▶ **Required work**
Turn every line of the material below into a JSON list of strings, one string per line, with blank lines dropped. Leave the pictures out of your answer.

'''

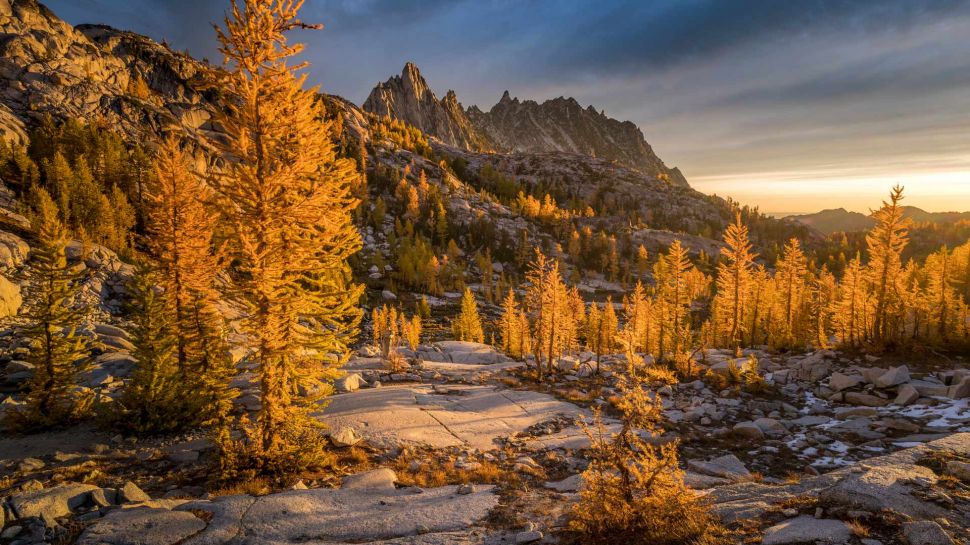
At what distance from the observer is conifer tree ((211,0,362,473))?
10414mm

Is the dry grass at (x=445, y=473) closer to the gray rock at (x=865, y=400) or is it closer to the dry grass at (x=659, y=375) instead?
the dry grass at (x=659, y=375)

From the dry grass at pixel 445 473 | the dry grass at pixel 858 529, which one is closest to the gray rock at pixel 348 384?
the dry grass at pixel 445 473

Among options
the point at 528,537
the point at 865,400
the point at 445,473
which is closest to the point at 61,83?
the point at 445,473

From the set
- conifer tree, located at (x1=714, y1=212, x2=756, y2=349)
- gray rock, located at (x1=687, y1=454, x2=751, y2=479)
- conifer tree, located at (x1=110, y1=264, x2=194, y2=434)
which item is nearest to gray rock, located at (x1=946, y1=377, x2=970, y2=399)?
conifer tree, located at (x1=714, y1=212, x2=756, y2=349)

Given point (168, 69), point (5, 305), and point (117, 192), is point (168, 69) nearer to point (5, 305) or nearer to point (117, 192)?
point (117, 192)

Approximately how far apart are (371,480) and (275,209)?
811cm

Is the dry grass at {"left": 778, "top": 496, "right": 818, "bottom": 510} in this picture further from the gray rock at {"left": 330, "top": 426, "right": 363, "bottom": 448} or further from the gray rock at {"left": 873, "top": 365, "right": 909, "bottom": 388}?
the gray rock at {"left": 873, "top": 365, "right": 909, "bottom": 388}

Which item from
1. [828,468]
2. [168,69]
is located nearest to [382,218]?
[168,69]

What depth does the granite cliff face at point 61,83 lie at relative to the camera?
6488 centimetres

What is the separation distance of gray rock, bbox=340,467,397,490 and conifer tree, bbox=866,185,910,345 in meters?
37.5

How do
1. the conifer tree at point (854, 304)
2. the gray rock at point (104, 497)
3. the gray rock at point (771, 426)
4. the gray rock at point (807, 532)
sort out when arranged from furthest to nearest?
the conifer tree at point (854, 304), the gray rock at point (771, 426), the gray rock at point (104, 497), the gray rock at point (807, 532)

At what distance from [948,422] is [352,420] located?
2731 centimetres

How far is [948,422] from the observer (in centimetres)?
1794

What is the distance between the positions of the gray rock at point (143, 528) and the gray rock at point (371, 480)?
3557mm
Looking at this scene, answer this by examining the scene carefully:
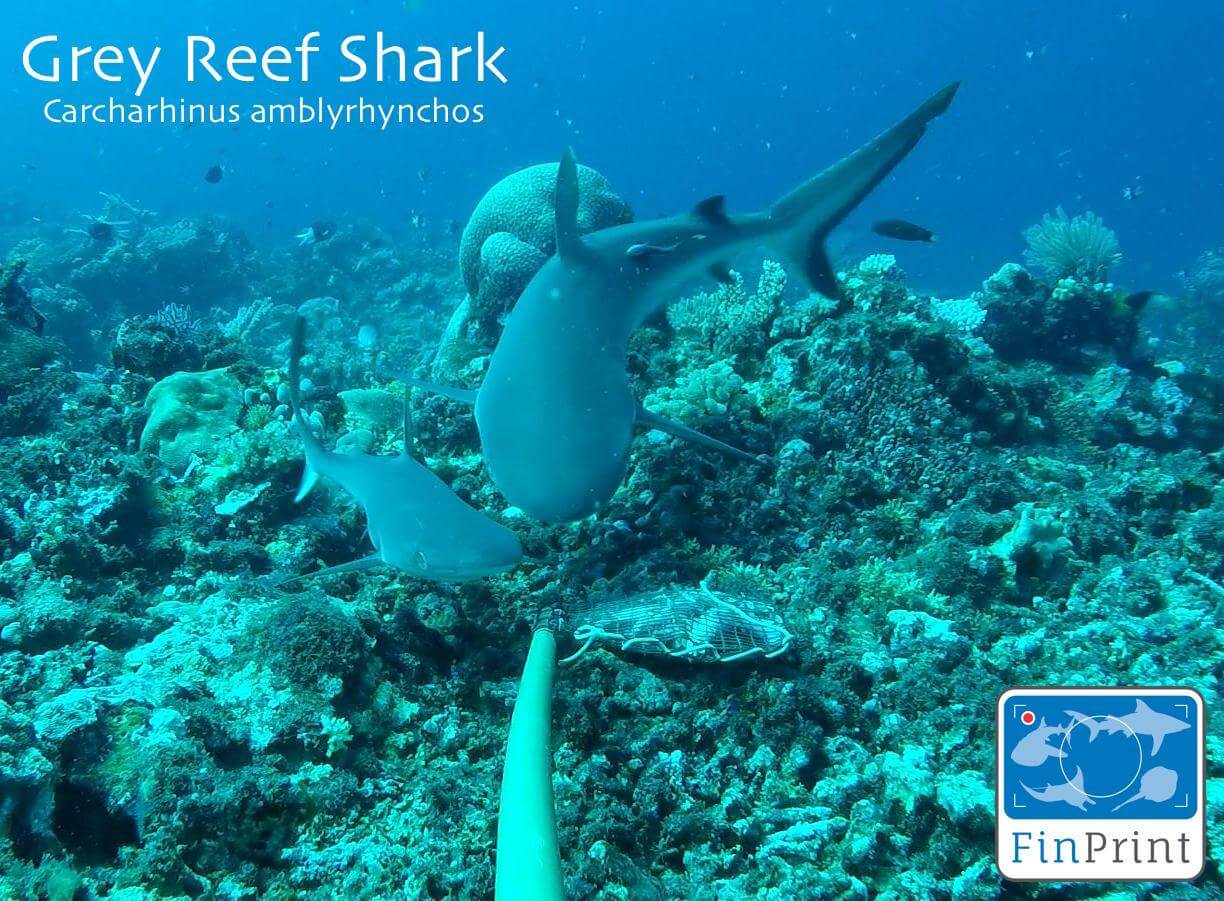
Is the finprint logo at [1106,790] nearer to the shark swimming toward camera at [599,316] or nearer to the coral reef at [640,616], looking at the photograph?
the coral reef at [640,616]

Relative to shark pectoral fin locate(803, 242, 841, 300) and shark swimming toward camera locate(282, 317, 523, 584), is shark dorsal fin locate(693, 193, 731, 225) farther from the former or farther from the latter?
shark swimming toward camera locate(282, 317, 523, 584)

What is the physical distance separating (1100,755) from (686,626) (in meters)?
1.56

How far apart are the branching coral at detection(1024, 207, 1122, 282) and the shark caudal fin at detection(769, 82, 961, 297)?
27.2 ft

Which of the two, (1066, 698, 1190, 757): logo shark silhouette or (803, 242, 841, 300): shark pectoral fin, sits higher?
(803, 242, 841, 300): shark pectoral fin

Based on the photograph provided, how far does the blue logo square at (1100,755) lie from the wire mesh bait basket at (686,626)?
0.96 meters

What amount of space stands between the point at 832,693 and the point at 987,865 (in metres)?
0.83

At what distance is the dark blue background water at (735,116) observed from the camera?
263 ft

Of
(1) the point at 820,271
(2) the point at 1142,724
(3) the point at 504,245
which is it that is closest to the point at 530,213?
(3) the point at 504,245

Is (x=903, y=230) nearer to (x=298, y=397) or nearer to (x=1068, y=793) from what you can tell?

'''

▶ **Full response**
[
  "At what distance from the observer is conifer tree ((211,0,362,473))?",
  "10414mm",
  "Is the dry grass at (x=445, y=473) closer to the gray rock at (x=865, y=400) or is it closer to the dry grass at (x=659, y=375) instead?",
  "the dry grass at (x=659, y=375)",
  "From the dry grass at pixel 445 473 | the dry grass at pixel 858 529, which one is closest to the gray rock at pixel 348 384?",
  "the dry grass at pixel 445 473",
  "Among options",
  "the point at 528,537",
  "the point at 865,400",
  "the point at 445,473",
  "which is closest to the point at 61,83?",
  "the point at 445,473",
  "From the set",
  "- conifer tree, located at (x1=714, y1=212, x2=756, y2=349)",
  "- gray rock, located at (x1=687, y1=454, x2=751, y2=479)",
  "- conifer tree, located at (x1=110, y1=264, x2=194, y2=434)",
  "which item is nearest to gray rock, located at (x1=946, y1=377, x2=970, y2=399)?",
  "conifer tree, located at (x1=714, y1=212, x2=756, y2=349)",
  "Given point (168, 69), point (5, 305), and point (117, 192), is point (168, 69) nearer to point (5, 305) or nearer to point (117, 192)?",
  "point (117, 192)",
  "Approximately how far apart are (371,480) and (275,209)?",
  "811cm",
  "Is the dry grass at {\"left\": 778, \"top\": 496, \"right\": 818, \"bottom\": 510} in this picture further from the gray rock at {\"left\": 330, \"top\": 426, \"right\": 363, \"bottom\": 448} or further from the gray rock at {\"left\": 873, \"top\": 365, \"right\": 909, \"bottom\": 388}?",
  "the gray rock at {\"left\": 873, \"top\": 365, \"right\": 909, \"bottom\": 388}",
  "Which item from",
  "1. [828,468]",
  "2. [168,69]",
  "is located nearest to [382,218]?",
  "[168,69]",
  "What depth does the granite cliff face at point 61,83 lie at relative to the camera?",
  "6488 centimetres",
  "What is the separation distance of gray rock, bbox=340,467,397,490 and conifer tree, bbox=866,185,910,345 in meters?",
  "37.5",
  "How do",
  "1. the conifer tree at point (854, 304)",
  "2. the gray rock at point (104, 497)",
  "3. the gray rock at point (771, 426)",
  "4. the gray rock at point (807, 532)",
  "sort out when arranged from furthest to nearest?",
  "the conifer tree at point (854, 304), the gray rock at point (771, 426), the gray rock at point (104, 497), the gray rock at point (807, 532)",
  "At what distance from [948,422] is [352,420] located?",
  "2731 centimetres",
  "How far is [948,422] from the observer (in centimetres)?",
  "1794",
  "What is the distance between the positions of the gray rock at point (143, 528) and the gray rock at point (371, 480)?",
  "3557mm",
  "Looking at this scene, answer this by examining the scene carefully:",
  "Is the finprint logo at [1106,790] nearer to the shark swimming toward camera at [599,316] or nearer to the coral reef at [640,616], looking at the photograph?",
  "the coral reef at [640,616]",
  "Relative to shark pectoral fin locate(803, 242, 841, 300) and shark swimming toward camera locate(282, 317, 523, 584), is shark dorsal fin locate(693, 193, 731, 225) farther from the former or farther from the latter?",
  "shark swimming toward camera locate(282, 317, 523, 584)",
  "What is the physical distance separating (1100,755) from (686,626) (in meters)?",
  "1.56",
  "How far apart are the branching coral at detection(1024, 207, 1122, 282) and the shark caudal fin at detection(769, 82, 961, 297)?",
  "27.2 ft",
  "Which of the two, (1066, 698, 1190, 757): logo shark silhouette or (803, 242, 841, 300): shark pectoral fin, sits higher?",
  "(803, 242, 841, 300): shark pectoral fin",
  "Based on the photograph provided, how far does the blue logo square at (1100,755) lie from the wire mesh bait basket at (686,626)?",
  "0.96 meters",
  "What amount of space stands between the point at 832,693 and the point at 987,865 (in metres)?",
  "0.83",
  "At what distance is the dark blue background water at (735,116) observed from the camera?",
  "263 ft",
  "Of",
  "(1) the point at 820,271",
  "(2) the point at 1142,724",
  "(3) the point at 504,245",
  "which is it that is closest to the point at 530,213?",
  "(3) the point at 504,245",
  "Is (x=903, y=230) nearer to (x=298, y=397) or nearer to (x=1068, y=793) from what you can tell?"
]